As the situation grew worse, Chata found herself beset by frequent illnesses which were aggravated, if not caused, by her unhappiness over the increasing failure of their marriage. Hollywood gossiped about her unhappiness, predicted that the estrangements and reconciliations would finally end in a parting of the ways. A reconciliation in February of this year, after six weeks apart, soon ended in another rift.
Finally, when John went to Honolulu to make “Big Jim McLain,” the rift was admitted to the public. Neither John nor Chata had much to say—each had too much regard for the other’s feelings—but it seemed the beginning of the end. Reconciliation had failed, and Chata once again left Hollywood to visit her mother.

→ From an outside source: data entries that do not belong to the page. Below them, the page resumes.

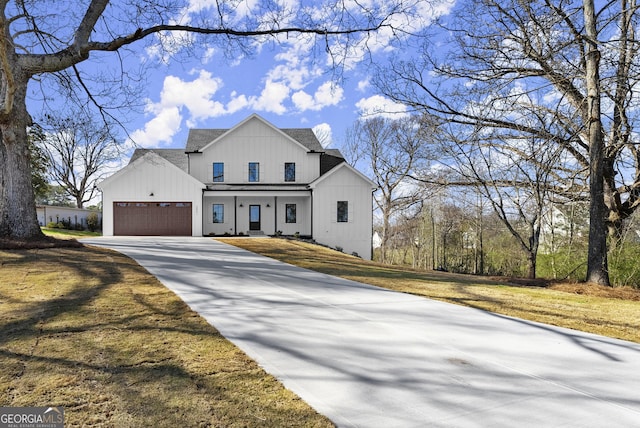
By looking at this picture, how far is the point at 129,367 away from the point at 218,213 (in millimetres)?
20412

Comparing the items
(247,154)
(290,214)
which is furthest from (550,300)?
(247,154)

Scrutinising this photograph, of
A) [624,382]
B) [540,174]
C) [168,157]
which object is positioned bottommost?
[624,382]

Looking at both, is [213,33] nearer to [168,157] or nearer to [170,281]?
[170,281]

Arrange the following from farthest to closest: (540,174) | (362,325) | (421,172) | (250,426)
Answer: (421,172), (540,174), (362,325), (250,426)

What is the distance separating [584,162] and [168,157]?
23.2 metres

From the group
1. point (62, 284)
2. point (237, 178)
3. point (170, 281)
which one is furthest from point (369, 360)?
point (237, 178)

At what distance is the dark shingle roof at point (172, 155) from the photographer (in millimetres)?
25203

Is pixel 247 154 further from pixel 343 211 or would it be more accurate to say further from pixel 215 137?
pixel 343 211

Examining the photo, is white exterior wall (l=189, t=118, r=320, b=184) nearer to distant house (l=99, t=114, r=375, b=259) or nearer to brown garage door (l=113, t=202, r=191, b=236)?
distant house (l=99, t=114, r=375, b=259)

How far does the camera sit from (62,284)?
20.7 feet

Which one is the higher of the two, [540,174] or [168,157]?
[168,157]

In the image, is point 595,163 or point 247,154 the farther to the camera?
point 247,154

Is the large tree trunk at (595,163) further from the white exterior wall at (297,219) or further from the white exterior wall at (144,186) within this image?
the white exterior wall at (144,186)

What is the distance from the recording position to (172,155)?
2598 cm
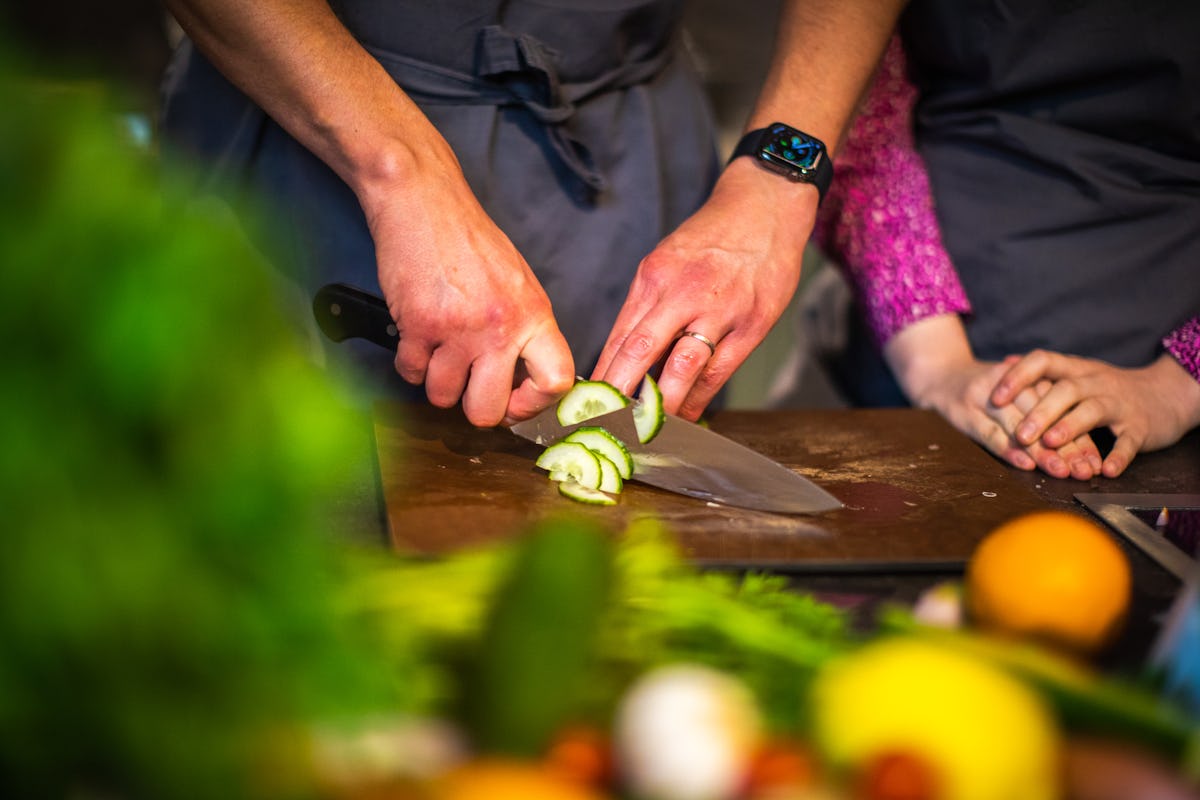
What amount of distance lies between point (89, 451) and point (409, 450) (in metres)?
1.20

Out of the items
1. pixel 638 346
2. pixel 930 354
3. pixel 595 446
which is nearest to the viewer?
pixel 595 446

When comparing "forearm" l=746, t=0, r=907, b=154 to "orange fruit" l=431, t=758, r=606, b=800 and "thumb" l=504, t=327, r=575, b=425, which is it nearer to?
"thumb" l=504, t=327, r=575, b=425

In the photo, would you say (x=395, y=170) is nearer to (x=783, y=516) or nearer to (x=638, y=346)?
(x=638, y=346)

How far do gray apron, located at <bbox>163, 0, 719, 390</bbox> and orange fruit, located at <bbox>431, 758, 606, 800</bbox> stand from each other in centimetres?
141

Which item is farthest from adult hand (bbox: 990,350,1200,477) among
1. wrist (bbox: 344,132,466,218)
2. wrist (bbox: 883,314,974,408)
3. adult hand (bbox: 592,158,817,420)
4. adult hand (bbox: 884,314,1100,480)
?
wrist (bbox: 344,132,466,218)

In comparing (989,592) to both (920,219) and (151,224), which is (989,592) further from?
(920,219)

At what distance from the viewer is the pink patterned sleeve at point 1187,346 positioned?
6.66 ft

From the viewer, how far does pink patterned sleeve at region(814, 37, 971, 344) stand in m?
2.18

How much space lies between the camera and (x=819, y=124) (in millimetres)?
2051

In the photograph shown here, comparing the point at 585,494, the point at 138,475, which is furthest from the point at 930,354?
the point at 138,475

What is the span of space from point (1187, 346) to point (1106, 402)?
27 centimetres

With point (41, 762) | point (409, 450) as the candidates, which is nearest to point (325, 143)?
point (409, 450)

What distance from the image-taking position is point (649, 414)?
5.49ft

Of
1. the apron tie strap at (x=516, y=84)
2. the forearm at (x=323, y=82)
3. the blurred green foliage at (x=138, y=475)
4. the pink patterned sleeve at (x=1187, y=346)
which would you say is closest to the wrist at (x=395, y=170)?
the forearm at (x=323, y=82)
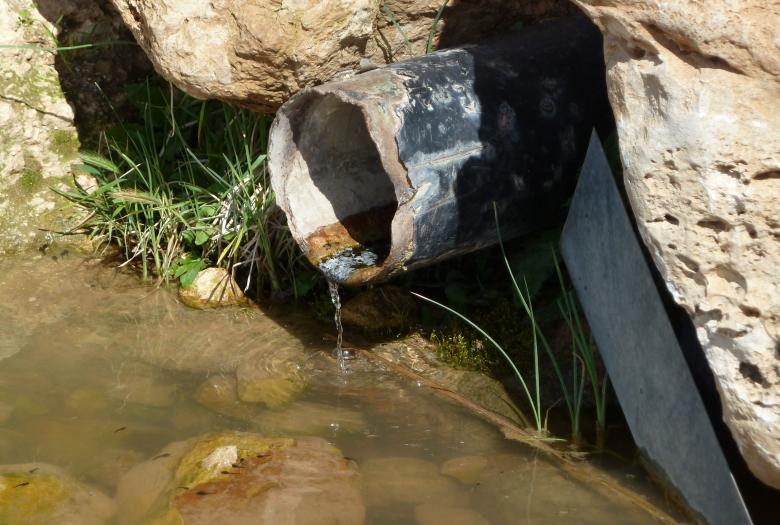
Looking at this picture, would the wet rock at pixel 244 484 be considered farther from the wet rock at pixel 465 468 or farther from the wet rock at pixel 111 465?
the wet rock at pixel 465 468

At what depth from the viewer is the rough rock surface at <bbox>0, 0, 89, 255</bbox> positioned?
453 centimetres

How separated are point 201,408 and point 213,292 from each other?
769 millimetres

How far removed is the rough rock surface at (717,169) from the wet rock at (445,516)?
86 centimetres

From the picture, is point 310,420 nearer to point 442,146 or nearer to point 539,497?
point 539,497

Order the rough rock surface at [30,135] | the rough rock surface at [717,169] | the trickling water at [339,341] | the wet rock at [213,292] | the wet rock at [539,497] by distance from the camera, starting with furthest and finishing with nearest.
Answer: the rough rock surface at [30,135]
the wet rock at [213,292]
the trickling water at [339,341]
the wet rock at [539,497]
the rough rock surface at [717,169]

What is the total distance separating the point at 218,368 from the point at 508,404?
118 cm

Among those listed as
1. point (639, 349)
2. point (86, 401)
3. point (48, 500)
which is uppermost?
point (639, 349)

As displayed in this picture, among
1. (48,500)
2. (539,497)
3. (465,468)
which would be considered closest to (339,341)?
(465,468)

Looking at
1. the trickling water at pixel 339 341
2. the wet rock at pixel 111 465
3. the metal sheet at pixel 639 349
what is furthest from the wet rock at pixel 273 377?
the metal sheet at pixel 639 349

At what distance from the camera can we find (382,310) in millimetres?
3967

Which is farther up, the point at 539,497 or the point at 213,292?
the point at 213,292

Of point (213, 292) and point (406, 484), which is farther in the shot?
point (213, 292)

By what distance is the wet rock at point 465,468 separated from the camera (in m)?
3.17

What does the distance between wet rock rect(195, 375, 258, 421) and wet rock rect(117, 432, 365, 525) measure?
180mm
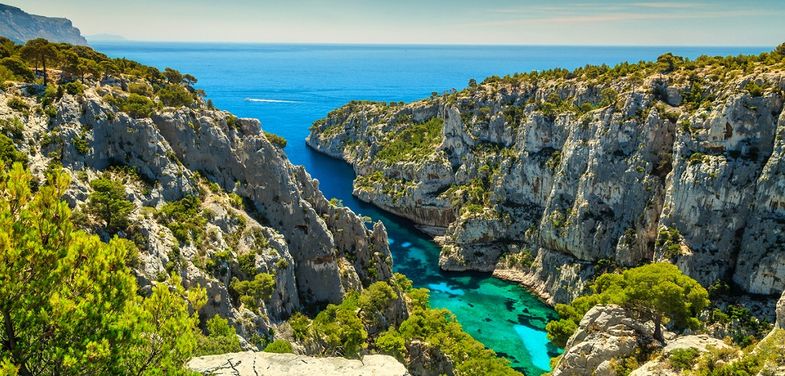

In Mexico City, Chata said, “While I was in Hollywood, all of the columnists tried to get me to talk about the divorce. I refused to say anything to anyone, preferring not to hurt John. But by trying to protect him, I am the one who has been hurt the most.
“Since I have been in Mexico City the columnists have printed cruel and untrue things about me. Also, I have been ‘evicted’ from my own home! When I return to Hollywood, which will be as soon as the doctor lets me travel, it is definitely true that I will go ahead and take the steps to get a divorce,” she says.
“I am terribly ill and deeply hurt and confused—more confused than anything else. I have kept quiet for a long time. As soon as I return to Hollywood, get to feeling better and have a chance to become oriented to the crazy confusion that has taken place in the last few months, I will talk. And it will be the truth, the entire truth that I will tell.
“John is the one who is wrong in this whole situation. When the time comes, I shall prove him wrong. He is the cause of our marriage being broken. The first time we separated, not too long ago, I became terribly ill then too. We patched that up—and now comes this. But this is definitely the end of our marriage. Things cannot be mended now.”
Now Chata has returned to Hollywood, and although she has not yet told her side of the story completely, she has begun her divorce action.
And in Hollywood, the scene of her former great happiness, with her career as an actress definitely behind her, Chata faces only illness and heartbreak—the heartbreak that screen stardom can bring to those who rise to the heights, those who are dearest to them.